> _PROVIDED ENTRIES_:
=== Begin Enclosure ===

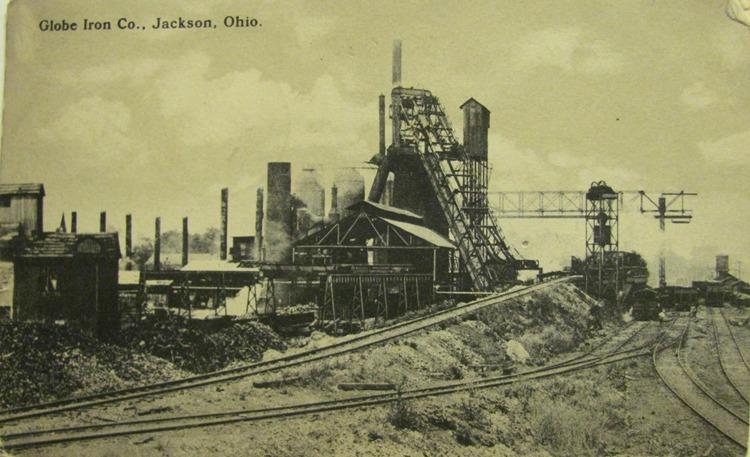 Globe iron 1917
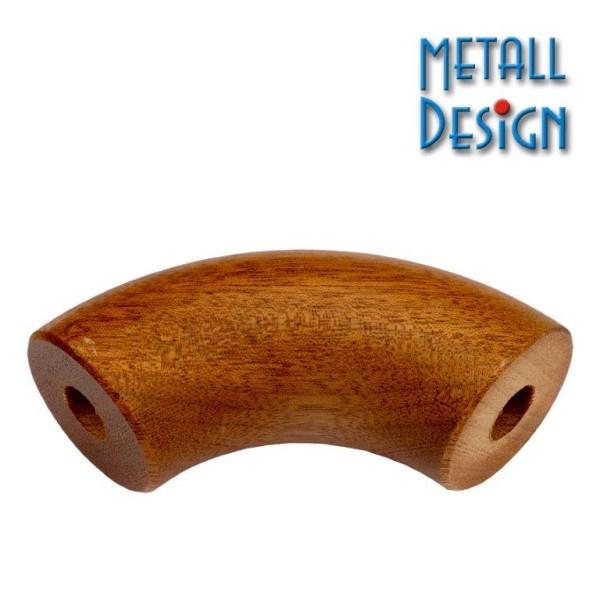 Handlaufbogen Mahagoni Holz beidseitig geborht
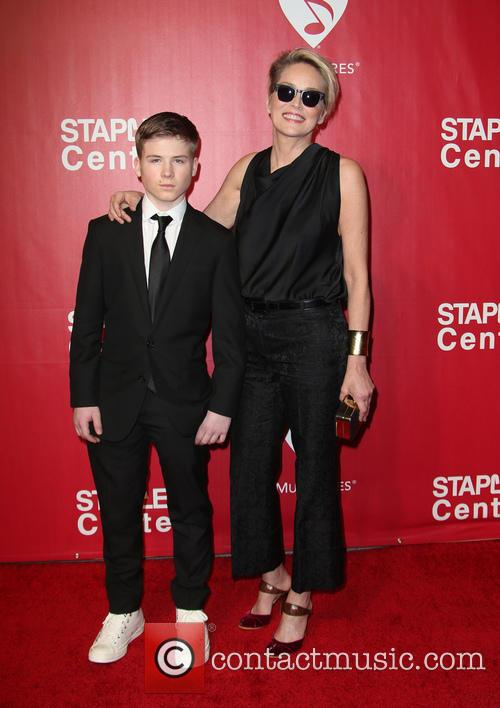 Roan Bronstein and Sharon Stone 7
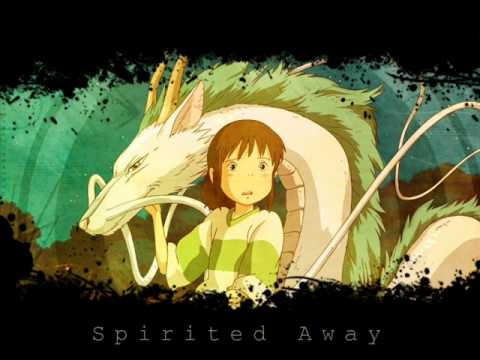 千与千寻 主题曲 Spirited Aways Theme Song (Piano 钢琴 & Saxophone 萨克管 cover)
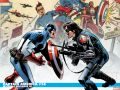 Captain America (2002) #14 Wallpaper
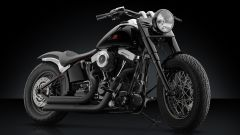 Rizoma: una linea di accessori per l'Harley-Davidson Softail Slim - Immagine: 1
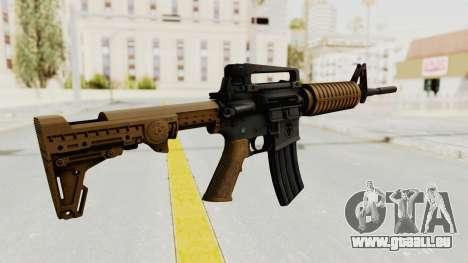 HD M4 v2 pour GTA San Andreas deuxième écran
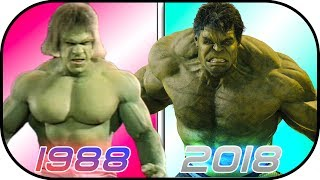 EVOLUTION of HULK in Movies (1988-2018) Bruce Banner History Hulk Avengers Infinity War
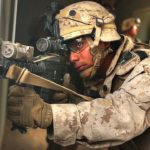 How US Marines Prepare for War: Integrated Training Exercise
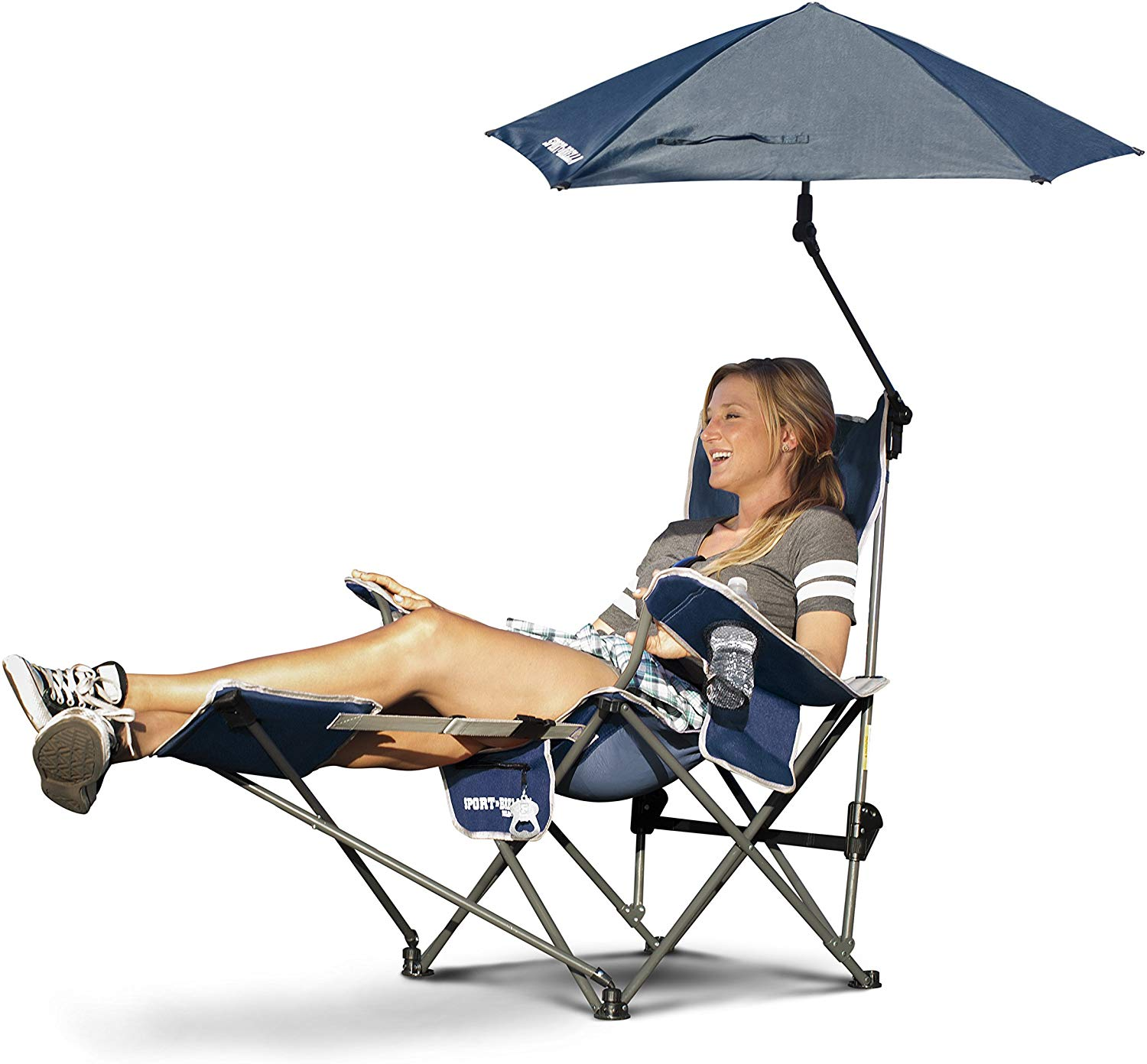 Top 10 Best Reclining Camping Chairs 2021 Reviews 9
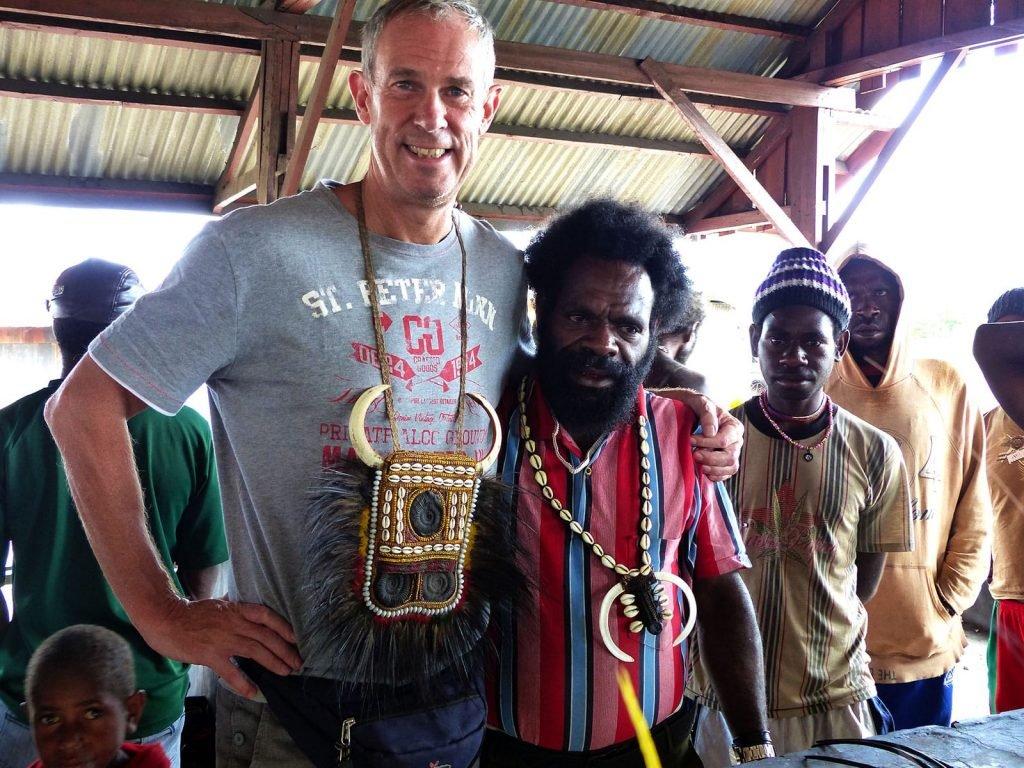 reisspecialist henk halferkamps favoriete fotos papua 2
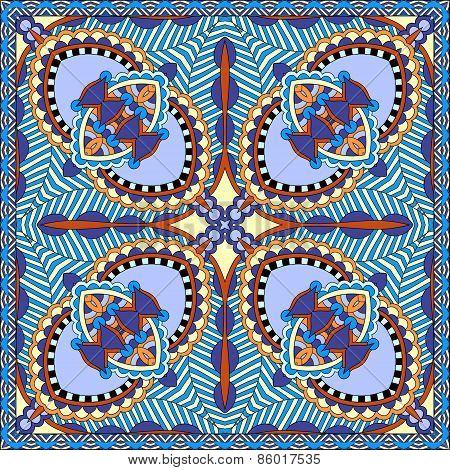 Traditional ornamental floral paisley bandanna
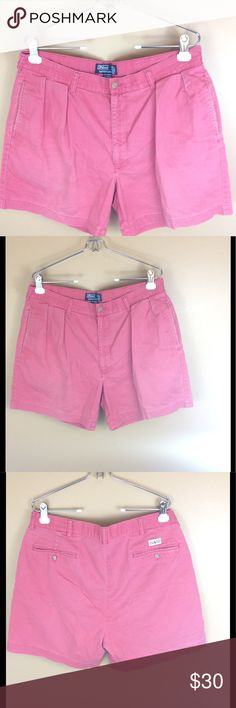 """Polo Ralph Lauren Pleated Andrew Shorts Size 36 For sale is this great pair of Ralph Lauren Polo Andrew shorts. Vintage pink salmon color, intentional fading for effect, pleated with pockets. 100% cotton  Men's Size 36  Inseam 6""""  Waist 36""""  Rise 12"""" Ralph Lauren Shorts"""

=== End Enclosure ===

Copy every record exactly, leaving the pictures out.

> _SOLUTION TO THIS TASK_:
 Globe iron 1917
 Handlaufbogen Mahagoni Holz beidseitig geborht
 Roan Bronstein and Sharon Stone 7
 千与千寻 主题曲 Spirited Aways Theme Song (Piano 钢琴 & Saxophone 萨克管 cover)
 Captain America (2002) #14 Wallpaper
 Rizoma: una linea di accessori per l'Harley-Davidson Softail Slim - Immagine: 1
 HD M4 v2 pour GTA San Andreas deuxième écran
 EVOLUTION of HULK in Movies (1988-2018) Bruce Banner History Hulk Avengers Infinity War
 How US Marines Prepare for War: Integrated Training Exercise
 Top 10 Best Reclining Camping Chairs 2021 Reviews 9
 reisspecialist henk halferkamps favoriete fotos papua 2
 Traditional ornamental floral paisley bandanna
 """Polo Ralph Lauren Pleated Andrew Shorts Size 36 For sale is this great pair of Ralph Lauren Polo Andrew shorts. Vintage pink salmon color, intentional fading for effect, pleated with pockets. 100% cotton  Men's Size 36  Inseam 6""""  Waist 36""""  Rise 12"""" Ralph Lauren Shorts"""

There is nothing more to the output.